ЦИТИРУЕМЫЙ ТЕКСТ:

Другое дело, что характер этой мены-купли-продажи колеблется в весьма значительных пределах - от наглого обещания «юной девственницы подарить право первой ночи (а может, и следующих) мужчине, сделавшему дорогой подарок» и сутенерских посулов «мужчины с необыкновенно нежной душой, тонко чувствующего женщину, внести» в ее «одинокий образ жизни положительные перемены», при условии что «она» (или, вернее сказать, «они») «не бедны», до, положим, более или менее введенных в рамки приличия, не в последнюю очередь с помощью юмора, объявлений типа: «Золотая рыбка составит счастье старика (от сорока) без жилищных и материальных проблем, а главное - без старухи»; или «Молоденькая хорошенькая девчонка ищет суперсостоятельного крокодила, можно до семидесяти лет».

В указанных пределах располагаются десятки, если не сотни обращений, в которых вас покупают, а себя - продают, доходя подчас до, казалось бы, сегодня уже немыслимых наивности и нарциссизма. Особенно, что вполне естественно, усердствуют в последнем женщины: «Для настоящих мужчин! Имею все необходимые качества для женщины», «приятная во всех отношениях москвичка с очевидными крупными достоинствами», дама «большой сексуальной ориентации»; «элегантная дама», «дама высокого стиля» и, наконец, шедевр из этого ряда - «красивая леди, элегантная, изящная, наделенная душевной тонкостью, пониманием прекрасного, знанием этикета, безупречным прошлым, творческой профессией».

Но не эта лукавая женская готовность идти на поводу у вкусов гипотетического «настоящего мужчины» способна покорить современного «джентльмена». Его «проймут» не воплощенные абстракции мифа, а скорее уж - скажем так - мифологизация реальности, ее преображение, когда она остается узнаваемой и в то же самое время изменяется волшебным образом. Вот почти идеальное в этом плане обращение-обещание: «хотели бы вы после утомительного рабочего дня, приоткрыв дверь своего дома, вдохнуть приятный аромат душистого пирога, тонкий запах румяной жареной курочки? Открыть дверь дома, где вас встретят нежные глаза вашей жены и ее ласковые заботливые руки? Если да, то...»

Вот и мужчины, в массе своей настроенные куда более трезво (по крайней мере, на собственный счет), сообщают о себе: «мастер на все руки» или, чуть скромнее, «могу делать мелкий бытовой ремонт». И, представьте, такие, вероятно, пользуются «спросом» - по крайней мере, у тех женщин, которые, подобно владелице «дочки восьми лет» и «садового участка», хотели бы встретить человека «порядочного» и «с умелыми руками».

Ничего не поделать - на всем пространстве нашего отечества идет сегодня борьба за выживание, чему мы еще обнаружим немало доказательств.

ЧТО ТРЕБУЕТСЯ: Перепишите без изменений отрывок из текста о брачных объявлениях, начиная со слов «Вот и мужчины, в» и заканчивая словами «обнаружим немало доказательств.» включительно.

ПРЕДОСТАВЛЕННЫЕ ДАННЫЕ:
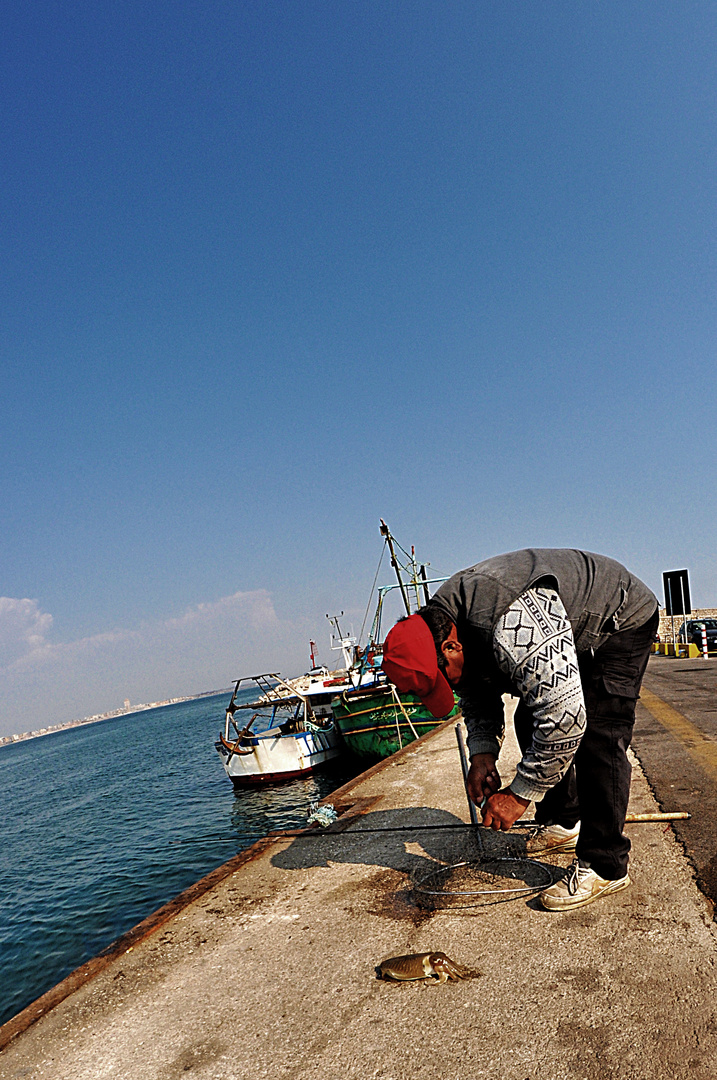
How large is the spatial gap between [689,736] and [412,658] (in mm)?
5492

ПОЛНЫЙ ОТВЕТ:
Вот и мужчины, в массе своей настроенные куда более трезво (по крайней мере, на собственный счет), сообщают о себе: «мастер на все руки» или, чуть скромнее, «могу делать мелкий бытовой ремонт». И, представьте, такие, вероятно, пользуются «спросом» - по крайней мере, у тех женщин, которые, подобно владелице «дочки восьми лет» и «садового участка», хотели бы встретить человека «порядочного» и «с умелыми руками».

Ничего не поделать - на всем пространстве нашего отечества идет сегодня борьба за выживание, чему мы еще обнаружим немало доказательств.